EXCERPTED TEXT:
Re: coordinate systems

John Sheldon (jps@GFDL.GOV)
Tue, 22 Jul 1997 12:33:22 -0400 (EDT)

Hi Stephen-

> I have attached a postscript plot to which the following discussion refers.
> Please let me know if you cannot view it or print it.

I was able to view it, no sweat.  And it illustrates the problem quite
well.  Is there some way to do this in ASCII so that others could see
it as part of some mail?  Hmmm, something like...

    -             * 3,4
    |                    * 2,4
  3 -           * 3,3         * 1,4
    |                 * 2,3
  2 -        * 3,2          * 1,3 <=== (j,i) (C-wise)
    |              * 2,2
  1 -     * 3,1          * 1,2
    |           * 2,1
    |                  1,1
    +-----|-----|-----*-----|--- X
          1     2     3     4


    -              * 
    |                    * 
  3 -           *              *  <=== (j,i)
    |                 * 
  2 -        *              *               j = 3
    |                                       i = 4
    |              *
  1 -     *              *
    |           * 
  0 +-----|-----|-----*-----|--- X
    0     1     2     3     4

> Take a netCDF fragment as follows:
>     dimensions:
>         i = 10;
>         j = 5;
>     variables:
>         float temperature(j,i);
>             temperature:coordinates = "x,y";
>         float x(j,i);
>         float y(j,i);
> Note that I have used our suggested "coordinates" attribute, rather than
> Jonathan's "associate" one, but this is unimportant to what follows.
> Looking at my plot, the temperature values are on a grid containing 5 rows
> and 10 columns, and are located at the black dots. Each black dot has a location
> in (i,j) space, and also a location in (x,y) space. For example, the lowest
> dot on the page is located at (i=0, j=0), or alternatively (x=5, y=2).
> What you seem to want to do is to associate x with i and y with j.
> In this case, can you actually do it? Can you associate x with either i or j?
> Can you associate y with either i or j?  I would argue that you cannot, because
> x values vary when you vary either i or j, and so do y values.

Precisely!  (Thank you!)

Now, maybe such an example seems too obvious to everyone because the
coordinate variables are named "x" and "y", from which everyone
immediately infers a Cartesian location:

     temperature (2,3) has coordinates X=x(2,3) and Y=y(2,3)

"Sure, I know where that goes!" they would say.  But if I just change
the strings to something less "familiar", what would they say? :

         a = 10;
         b = 5;
         float A(a,b);
             A:coordinates = "abc,def";
         float abc(a,b);
         float def(a,b);

I haven't changed the data or "coordinates" a bit, but there's no
"obvious" inferences this time.  This is what basic application
software would be faced with.

GIVEN INSTRUCTION 1:
In the coordinate systems post, rewrite the paragraph beginning "I haven't changed the data" more briefly while keeping its main facts.
GIVEN INSTRUCTION 2:
Reproduce the stretch of the coordinate systems post from "John Sheldon (jps@GFDL.GOV)" through "or print it.".
GIVEN INSTRUCTION 3:
List every variable declared as a float in the two netCDF fragments of the coordinate systems post.

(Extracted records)
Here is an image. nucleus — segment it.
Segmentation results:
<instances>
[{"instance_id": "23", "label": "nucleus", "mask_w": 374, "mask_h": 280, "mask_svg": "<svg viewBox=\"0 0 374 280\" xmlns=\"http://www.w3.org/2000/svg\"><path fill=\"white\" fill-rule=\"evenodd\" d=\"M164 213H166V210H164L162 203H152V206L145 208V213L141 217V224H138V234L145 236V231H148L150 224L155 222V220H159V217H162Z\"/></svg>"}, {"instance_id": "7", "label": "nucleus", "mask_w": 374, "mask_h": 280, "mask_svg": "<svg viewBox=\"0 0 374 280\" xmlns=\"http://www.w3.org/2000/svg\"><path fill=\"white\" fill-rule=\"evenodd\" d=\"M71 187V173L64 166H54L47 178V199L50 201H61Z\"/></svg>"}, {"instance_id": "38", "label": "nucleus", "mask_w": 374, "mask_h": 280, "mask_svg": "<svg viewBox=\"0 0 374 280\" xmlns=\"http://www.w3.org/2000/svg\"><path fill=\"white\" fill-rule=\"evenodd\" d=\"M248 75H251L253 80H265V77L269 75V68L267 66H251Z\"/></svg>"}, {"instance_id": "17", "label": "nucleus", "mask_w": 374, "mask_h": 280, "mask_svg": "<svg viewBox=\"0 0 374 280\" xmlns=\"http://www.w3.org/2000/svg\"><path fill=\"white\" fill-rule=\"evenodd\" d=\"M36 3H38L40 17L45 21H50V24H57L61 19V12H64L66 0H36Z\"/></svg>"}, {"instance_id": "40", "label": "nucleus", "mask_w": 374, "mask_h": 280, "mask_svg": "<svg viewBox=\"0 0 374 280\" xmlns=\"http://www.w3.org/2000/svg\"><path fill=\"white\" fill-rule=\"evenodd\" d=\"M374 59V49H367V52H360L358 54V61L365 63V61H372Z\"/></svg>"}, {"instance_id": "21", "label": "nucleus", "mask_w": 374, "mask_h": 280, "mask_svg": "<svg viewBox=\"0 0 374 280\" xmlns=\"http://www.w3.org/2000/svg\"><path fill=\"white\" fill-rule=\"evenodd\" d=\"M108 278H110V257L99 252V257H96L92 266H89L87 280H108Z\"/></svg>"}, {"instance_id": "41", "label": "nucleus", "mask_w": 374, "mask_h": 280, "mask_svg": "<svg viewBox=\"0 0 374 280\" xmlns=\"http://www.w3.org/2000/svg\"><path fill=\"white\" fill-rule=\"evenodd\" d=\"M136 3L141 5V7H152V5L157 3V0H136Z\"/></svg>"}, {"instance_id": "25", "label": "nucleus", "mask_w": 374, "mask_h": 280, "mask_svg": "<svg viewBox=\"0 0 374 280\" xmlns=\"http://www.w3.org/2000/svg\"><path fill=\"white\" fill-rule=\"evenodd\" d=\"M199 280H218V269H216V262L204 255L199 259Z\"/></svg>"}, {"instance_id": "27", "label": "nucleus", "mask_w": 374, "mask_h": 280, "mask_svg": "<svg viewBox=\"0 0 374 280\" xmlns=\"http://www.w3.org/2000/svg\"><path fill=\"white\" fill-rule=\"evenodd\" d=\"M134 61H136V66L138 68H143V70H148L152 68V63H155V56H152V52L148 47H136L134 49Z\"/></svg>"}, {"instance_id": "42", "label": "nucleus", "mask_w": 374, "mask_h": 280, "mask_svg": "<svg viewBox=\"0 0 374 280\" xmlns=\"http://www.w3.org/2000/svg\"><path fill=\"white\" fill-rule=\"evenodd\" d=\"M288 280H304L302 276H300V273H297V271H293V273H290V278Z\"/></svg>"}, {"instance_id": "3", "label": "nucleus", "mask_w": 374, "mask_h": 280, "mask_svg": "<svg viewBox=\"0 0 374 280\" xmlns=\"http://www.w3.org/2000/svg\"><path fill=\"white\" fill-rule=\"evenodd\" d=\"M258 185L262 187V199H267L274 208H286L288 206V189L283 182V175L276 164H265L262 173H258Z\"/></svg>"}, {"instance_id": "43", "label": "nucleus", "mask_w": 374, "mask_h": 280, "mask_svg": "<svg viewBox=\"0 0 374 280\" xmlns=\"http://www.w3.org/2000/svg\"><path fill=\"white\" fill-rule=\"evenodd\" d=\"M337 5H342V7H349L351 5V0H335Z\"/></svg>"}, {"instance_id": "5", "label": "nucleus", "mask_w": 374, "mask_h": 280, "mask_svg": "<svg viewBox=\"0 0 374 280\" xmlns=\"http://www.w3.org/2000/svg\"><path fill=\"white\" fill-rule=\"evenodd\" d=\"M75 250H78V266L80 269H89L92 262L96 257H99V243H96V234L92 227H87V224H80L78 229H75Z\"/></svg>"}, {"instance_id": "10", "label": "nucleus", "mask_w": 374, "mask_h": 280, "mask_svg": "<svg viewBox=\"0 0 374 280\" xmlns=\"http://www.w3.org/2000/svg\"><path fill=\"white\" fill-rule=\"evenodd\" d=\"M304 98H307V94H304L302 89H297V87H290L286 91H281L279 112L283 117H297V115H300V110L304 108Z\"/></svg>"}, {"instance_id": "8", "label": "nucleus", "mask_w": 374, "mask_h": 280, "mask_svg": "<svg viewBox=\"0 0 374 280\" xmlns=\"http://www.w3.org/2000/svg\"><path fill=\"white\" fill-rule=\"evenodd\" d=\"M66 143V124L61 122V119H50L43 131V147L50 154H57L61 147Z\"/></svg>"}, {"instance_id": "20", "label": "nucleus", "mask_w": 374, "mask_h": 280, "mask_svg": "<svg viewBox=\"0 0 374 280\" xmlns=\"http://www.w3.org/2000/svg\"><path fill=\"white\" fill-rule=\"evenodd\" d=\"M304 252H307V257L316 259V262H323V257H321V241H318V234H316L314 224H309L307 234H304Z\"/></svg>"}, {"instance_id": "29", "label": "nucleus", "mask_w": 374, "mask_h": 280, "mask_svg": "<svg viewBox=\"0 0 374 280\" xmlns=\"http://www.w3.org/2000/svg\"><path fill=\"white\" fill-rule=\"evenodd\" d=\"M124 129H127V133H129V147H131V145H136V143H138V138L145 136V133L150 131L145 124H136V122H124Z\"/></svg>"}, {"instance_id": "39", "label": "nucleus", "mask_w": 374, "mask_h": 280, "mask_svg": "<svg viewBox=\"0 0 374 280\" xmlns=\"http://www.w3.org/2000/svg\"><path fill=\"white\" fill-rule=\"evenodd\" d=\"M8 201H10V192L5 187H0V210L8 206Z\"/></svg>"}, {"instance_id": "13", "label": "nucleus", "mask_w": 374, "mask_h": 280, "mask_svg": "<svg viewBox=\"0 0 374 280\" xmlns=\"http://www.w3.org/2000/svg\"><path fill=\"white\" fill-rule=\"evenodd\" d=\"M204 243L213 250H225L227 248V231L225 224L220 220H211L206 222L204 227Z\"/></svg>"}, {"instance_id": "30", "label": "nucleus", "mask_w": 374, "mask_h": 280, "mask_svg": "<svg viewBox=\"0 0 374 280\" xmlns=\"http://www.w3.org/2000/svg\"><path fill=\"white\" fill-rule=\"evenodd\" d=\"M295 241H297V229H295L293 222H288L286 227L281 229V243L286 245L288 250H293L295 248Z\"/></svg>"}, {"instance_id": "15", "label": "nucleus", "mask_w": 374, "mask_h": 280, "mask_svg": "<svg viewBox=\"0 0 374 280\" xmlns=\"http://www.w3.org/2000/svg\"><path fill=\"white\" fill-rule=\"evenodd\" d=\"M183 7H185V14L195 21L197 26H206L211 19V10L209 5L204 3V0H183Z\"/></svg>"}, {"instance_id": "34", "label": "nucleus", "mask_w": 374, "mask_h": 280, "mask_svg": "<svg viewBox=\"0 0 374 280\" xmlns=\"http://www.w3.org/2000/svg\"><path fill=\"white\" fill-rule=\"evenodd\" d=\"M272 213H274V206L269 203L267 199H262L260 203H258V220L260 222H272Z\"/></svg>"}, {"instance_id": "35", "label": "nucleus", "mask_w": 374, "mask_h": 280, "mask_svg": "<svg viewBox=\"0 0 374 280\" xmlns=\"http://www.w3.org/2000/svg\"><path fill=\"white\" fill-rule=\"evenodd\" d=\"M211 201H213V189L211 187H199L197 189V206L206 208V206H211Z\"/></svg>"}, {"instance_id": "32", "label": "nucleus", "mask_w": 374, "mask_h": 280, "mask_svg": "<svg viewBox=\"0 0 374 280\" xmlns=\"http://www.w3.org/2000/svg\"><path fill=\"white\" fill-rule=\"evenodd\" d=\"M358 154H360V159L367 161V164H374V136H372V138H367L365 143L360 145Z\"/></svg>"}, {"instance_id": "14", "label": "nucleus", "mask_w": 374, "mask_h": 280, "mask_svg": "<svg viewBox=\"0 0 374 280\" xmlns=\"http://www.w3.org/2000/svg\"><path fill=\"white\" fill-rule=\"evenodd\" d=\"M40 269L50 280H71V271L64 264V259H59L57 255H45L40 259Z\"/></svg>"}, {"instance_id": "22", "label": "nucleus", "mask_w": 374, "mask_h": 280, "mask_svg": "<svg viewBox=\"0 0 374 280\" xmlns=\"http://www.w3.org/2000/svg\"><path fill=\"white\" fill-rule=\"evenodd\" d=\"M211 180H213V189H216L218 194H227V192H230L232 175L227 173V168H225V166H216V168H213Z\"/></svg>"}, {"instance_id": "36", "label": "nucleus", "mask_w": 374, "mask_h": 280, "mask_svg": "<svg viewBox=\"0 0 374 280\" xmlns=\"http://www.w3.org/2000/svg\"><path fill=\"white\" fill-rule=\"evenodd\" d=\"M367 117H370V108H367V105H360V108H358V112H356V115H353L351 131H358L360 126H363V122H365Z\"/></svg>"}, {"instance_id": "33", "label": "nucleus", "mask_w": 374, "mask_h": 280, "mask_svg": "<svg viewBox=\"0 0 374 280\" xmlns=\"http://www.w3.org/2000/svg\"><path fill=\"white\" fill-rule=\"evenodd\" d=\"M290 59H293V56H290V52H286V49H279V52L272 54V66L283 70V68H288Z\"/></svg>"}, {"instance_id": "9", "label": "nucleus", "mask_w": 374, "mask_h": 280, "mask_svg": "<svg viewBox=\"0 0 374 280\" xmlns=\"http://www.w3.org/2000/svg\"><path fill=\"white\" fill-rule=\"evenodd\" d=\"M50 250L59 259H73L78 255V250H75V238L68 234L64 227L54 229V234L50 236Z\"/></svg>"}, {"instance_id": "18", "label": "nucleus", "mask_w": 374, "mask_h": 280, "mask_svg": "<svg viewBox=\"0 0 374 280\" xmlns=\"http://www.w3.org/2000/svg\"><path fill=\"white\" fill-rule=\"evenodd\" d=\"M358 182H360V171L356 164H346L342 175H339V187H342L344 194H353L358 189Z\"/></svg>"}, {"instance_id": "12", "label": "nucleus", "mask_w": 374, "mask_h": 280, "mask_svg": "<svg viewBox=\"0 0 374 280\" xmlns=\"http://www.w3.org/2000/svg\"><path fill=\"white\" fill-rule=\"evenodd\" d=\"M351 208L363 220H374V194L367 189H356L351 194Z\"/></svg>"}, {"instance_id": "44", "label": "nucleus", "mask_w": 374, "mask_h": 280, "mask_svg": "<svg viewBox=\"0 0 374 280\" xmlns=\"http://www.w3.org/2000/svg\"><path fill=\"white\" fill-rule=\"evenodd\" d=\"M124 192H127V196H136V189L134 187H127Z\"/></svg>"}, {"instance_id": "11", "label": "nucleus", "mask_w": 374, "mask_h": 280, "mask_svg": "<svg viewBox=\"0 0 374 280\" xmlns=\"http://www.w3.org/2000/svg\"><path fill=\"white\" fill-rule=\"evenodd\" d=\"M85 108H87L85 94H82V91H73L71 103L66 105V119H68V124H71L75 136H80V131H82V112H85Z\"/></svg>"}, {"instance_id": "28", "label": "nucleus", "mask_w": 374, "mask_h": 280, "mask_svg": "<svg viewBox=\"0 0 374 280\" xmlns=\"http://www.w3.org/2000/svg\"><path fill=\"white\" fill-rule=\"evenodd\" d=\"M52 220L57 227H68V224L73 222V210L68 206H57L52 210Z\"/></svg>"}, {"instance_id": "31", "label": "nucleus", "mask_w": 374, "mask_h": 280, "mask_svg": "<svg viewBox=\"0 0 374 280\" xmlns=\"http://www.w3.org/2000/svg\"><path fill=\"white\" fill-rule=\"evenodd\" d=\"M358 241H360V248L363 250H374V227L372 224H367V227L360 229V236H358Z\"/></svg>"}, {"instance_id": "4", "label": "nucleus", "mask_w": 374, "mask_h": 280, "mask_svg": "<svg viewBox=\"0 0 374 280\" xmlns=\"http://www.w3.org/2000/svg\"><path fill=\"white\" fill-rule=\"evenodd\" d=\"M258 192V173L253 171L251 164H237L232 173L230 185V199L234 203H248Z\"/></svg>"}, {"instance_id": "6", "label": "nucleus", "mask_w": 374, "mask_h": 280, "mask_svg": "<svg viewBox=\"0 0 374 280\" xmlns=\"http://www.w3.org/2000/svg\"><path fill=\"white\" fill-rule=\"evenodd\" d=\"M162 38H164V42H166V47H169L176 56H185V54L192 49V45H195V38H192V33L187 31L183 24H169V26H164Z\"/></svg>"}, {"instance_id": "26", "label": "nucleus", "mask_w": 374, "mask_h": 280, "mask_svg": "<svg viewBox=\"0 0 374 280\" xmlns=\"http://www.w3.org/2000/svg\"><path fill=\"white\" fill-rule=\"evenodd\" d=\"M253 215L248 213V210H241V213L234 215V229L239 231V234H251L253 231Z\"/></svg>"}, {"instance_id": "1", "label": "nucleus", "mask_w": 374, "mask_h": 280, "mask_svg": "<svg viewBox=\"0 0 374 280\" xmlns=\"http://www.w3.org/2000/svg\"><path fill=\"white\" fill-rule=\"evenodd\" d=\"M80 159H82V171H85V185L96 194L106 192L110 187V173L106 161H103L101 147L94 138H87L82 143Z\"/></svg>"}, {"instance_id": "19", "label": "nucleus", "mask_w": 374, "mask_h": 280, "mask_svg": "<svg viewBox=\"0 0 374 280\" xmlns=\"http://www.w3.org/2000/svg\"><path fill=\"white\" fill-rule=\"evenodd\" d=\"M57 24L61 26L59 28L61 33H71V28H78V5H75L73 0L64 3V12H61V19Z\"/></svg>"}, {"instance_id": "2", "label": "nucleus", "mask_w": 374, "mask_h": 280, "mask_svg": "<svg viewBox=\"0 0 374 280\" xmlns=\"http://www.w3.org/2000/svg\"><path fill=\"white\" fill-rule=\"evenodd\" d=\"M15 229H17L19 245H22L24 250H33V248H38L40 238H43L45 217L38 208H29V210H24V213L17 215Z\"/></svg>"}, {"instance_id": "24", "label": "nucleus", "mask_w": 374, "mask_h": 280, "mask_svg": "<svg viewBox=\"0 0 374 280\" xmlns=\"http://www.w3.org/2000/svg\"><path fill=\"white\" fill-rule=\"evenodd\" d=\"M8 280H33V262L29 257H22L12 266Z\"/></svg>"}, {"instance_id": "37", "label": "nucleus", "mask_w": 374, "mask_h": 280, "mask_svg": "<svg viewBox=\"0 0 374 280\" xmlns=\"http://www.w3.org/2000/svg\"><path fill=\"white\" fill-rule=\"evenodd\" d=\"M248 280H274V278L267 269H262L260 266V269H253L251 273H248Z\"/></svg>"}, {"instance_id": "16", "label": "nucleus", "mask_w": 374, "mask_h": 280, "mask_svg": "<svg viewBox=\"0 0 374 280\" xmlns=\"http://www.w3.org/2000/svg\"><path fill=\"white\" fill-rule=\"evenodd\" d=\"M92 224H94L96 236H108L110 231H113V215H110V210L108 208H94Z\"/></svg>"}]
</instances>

WRITTEN ANSWER 1:
The data and "coordinates" stay the same, but there are no "obvious" inferences now. Basic application software would face exactly this situation.

WRITTEN ANSWER 2:
John Sheldon (jps@GFDL.GOV)
Tue, 22 Jul 1997 12:33:22 -0400 (EDT)

Hi Stephen-

> I have attached a postscript plot to which the following discussion refers.
> Please let me know if you cannot view it or print it.

WRITTEN ANSWER 3:
- temperature
- x
- y
- A
- abc
- def